:: QUOTED PASSAGE ::
^^^^^^^^

Adding a New Subnet to an Existing Design

Another task required when working with VLSM-based internetworks is to choose a new subnet number for an existing internetwork. In particular, extra care must be taken when choosing new subnet numbers to avoid causing an overlap between the new subnet and any existing subnets. For example, consider the internetwork in Figure 5-2, with classful network 172.16.0.0. An exam question might suggest that a new subnet, with a /23 prefix length, needs to be added to the design. The question might also say “Pick the smallest subnet number that can be used for the new subnet.” So, the subnets must be identified, and a nonoverlapping subnet must be chosen.

To attack such a problem, you would essentially need to find all the subnet numbers that could be created in that classful network, using the stated or implied mask. Then, you would have to ensure that the new subnet did not overlap with any existing subnets. Specifically, you could use the following steps:

Step 1 If not already listed as part of the question, pick the subnet mask (prefix length) based on the design requirements, typically based on the number of hosts needed in the subnet.

^^^^^^^^

:: INFORMATION SHOWN ::

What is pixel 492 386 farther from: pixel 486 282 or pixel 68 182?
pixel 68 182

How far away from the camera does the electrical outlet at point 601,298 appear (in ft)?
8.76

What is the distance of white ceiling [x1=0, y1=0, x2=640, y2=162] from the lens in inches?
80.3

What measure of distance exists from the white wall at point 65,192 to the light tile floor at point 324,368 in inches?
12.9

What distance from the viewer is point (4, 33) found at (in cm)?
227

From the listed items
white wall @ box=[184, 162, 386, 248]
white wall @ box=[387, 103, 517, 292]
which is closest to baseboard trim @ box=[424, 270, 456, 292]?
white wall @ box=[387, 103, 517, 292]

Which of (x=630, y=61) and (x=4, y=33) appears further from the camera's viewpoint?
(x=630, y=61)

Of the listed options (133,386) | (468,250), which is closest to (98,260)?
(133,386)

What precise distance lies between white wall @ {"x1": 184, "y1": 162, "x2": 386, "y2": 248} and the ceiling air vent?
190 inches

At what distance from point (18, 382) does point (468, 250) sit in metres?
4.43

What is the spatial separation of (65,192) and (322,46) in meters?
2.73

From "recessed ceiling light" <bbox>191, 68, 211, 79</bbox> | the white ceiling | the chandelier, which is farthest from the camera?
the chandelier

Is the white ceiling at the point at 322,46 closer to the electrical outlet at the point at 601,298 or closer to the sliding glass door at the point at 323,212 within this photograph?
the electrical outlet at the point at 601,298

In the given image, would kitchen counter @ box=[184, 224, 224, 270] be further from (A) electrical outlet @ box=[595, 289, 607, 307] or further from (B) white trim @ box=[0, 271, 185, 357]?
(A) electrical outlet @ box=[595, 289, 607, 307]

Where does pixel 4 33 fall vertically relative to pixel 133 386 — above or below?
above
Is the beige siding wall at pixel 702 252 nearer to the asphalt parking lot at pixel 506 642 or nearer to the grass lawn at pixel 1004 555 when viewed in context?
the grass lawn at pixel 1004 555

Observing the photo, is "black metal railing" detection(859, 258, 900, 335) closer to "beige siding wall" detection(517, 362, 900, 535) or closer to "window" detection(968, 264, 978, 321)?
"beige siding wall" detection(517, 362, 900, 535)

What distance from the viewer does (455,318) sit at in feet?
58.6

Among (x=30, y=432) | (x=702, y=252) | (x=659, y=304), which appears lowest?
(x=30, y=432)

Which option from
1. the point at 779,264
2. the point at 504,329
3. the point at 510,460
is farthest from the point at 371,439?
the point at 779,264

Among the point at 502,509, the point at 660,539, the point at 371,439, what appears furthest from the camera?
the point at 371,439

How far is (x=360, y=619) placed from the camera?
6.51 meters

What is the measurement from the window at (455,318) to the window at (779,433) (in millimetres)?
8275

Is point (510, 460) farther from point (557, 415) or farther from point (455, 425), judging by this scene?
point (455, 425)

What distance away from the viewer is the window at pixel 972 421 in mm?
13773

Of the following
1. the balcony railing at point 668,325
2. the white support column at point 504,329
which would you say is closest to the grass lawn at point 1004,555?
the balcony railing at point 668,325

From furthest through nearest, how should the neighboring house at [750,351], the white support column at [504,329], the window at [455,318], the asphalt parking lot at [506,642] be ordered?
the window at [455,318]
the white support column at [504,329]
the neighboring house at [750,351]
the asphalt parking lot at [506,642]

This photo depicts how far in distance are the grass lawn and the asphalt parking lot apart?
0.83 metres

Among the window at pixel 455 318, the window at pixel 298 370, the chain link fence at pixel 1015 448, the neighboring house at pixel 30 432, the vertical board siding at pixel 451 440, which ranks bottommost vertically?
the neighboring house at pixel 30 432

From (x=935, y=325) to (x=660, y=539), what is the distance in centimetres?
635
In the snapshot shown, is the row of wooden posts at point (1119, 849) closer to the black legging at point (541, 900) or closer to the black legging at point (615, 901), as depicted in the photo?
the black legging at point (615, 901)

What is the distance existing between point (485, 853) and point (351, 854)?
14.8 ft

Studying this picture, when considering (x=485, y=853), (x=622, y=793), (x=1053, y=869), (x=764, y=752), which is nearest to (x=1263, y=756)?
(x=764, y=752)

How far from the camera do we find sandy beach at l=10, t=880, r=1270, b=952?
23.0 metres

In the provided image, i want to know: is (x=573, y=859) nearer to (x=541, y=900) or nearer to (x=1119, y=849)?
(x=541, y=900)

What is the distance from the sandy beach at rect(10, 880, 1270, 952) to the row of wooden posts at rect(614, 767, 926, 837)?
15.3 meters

^^^^^^^^

In the passage on adding a new subnet to an existing design, which classful network does the example internetwork use?

172.16.0.0